--- Passage Enclosed Below ---
It's also unusual in that the external 12V supply provides the negative voltage direct to the electronics, and the positive supply is provided by a 12-24V boost converter. The IC is actually designed for use with flyback 'off-line' (i.e. directly from the mains), but it works perfectly in this 'new' role. The IC is the UC3845A, which is available in both SMD and through-hole versions. Costing under AU$2.00 apiece, it's cheap, and has all the functions necessary to boost 12V to 24V at currents up to 150mA. While it's certainly possible to get more current from the circuit, 150mA is sufficient for the vast majority of preamps, crossovers and other circuitry that it's likely to be used with. D1 must be a high speed diode, such as the UF4004 shown, or other high speed/ ultra-fast diode with a voltage rating at least equal to the output voltage (i.e. 24V as shown), but preferably higher. A Schottky diode can also be used, but most are relatively low voltage. The diode also must be able to handle the average DC output current.
Figure 1 - 12V To ±12V Converter Circuit
The output connections look weird, because the -12V rail is used as the negative output. Note that the DC input connector must not be connected to chassis, because the negative terminal is usually grounded. With some of the connectors available, it will have to be isolated from the chassis by using plastic insulators or some other means as appropriate for the connector (and chassis) you are using. I have to leave that to the constructor. While it would be possible to wire the connector with the centre pin as negative, the vast majority of power supplies assume it's the positive connection. Getting that wrong may kill the external power supply. Some have short-circuit protection, but not all.
There is also optional current limiting, provided by R4, R5 and C6. If these are omitted, the MOSFET source is connected directly to the -12V bus, as is Pin 3 (sense) of U1. If Pin 3 is left open, the circuit will provide no output. Pin 3 could also be used as an external control, allowing the supply to be shut down if desired (although the usefulness of that is dubious at best).
--- End of Enclosed Passage ---
--- Dataset extract Enclosed Below ---
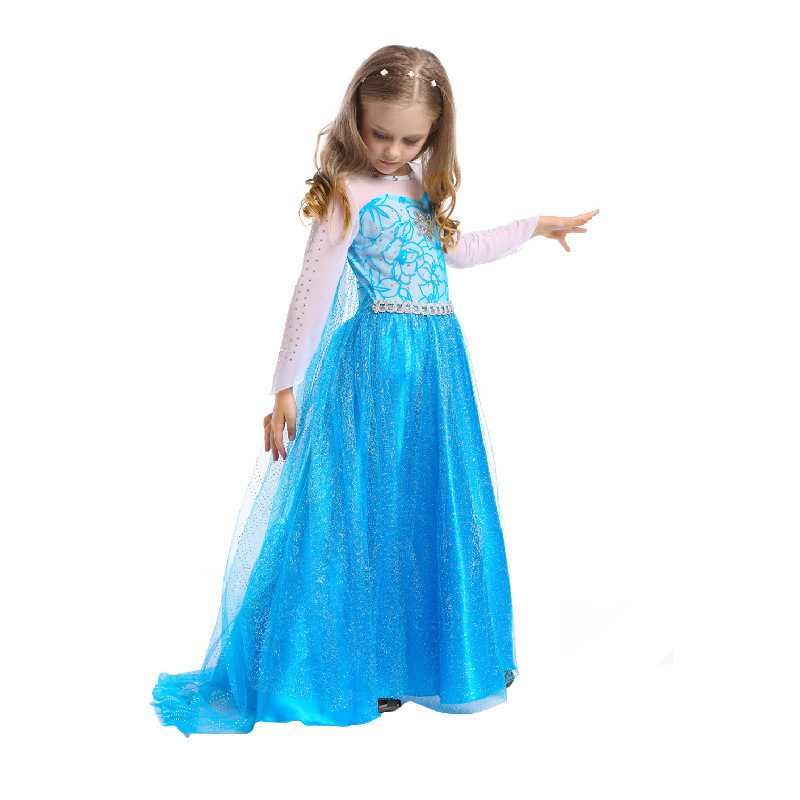 Costum fetita FROZEN - ELSA, regina zapezii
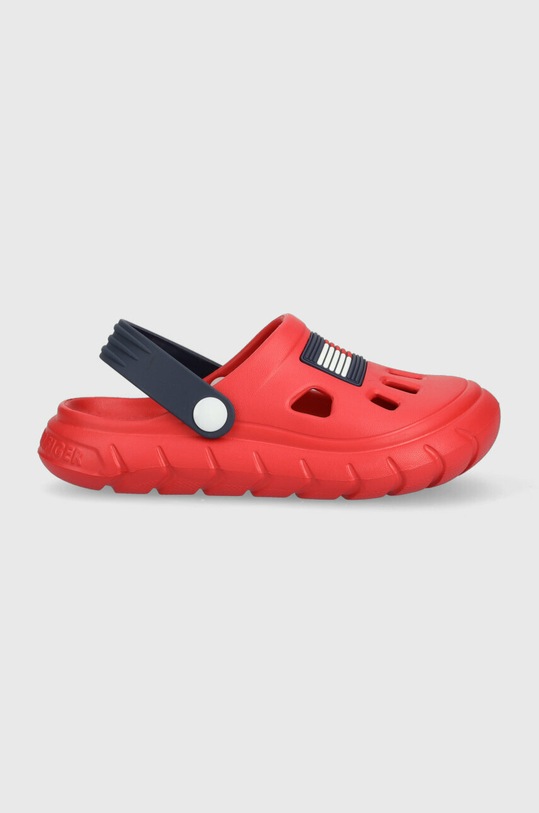 Tommy Hilfiger klapki dziecięce czerwony T3X2.32915.30.38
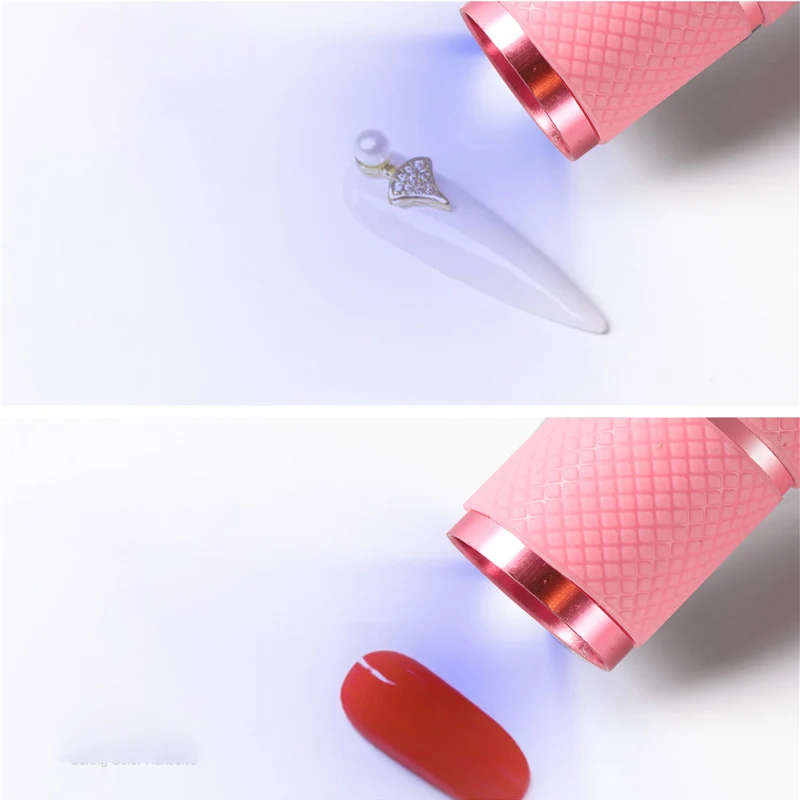1 шт мини-лак для ногтей светодиодный лампа сушки 30 секунд УФ Сушилка Портативный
--- End of Enclosed Dataset extract ---
Task -> Reproduce verbatim the portion of the 12V to ±12V converter text between "There is also" and "dubious at best).", inclusive.

Solution to this task ->
There is also optional current limiting, provided by R4, R5 and C6. If these are omitted, the MOSFET source is connected directly to the -12V bus, as is Pin 3 (sense) of U1. If Pin 3 is left open, the circuit will provide no output. Pin 3 could also be used as an external control, allowing the supply to be shut down if desired (although the usefulness of that is dubious at best).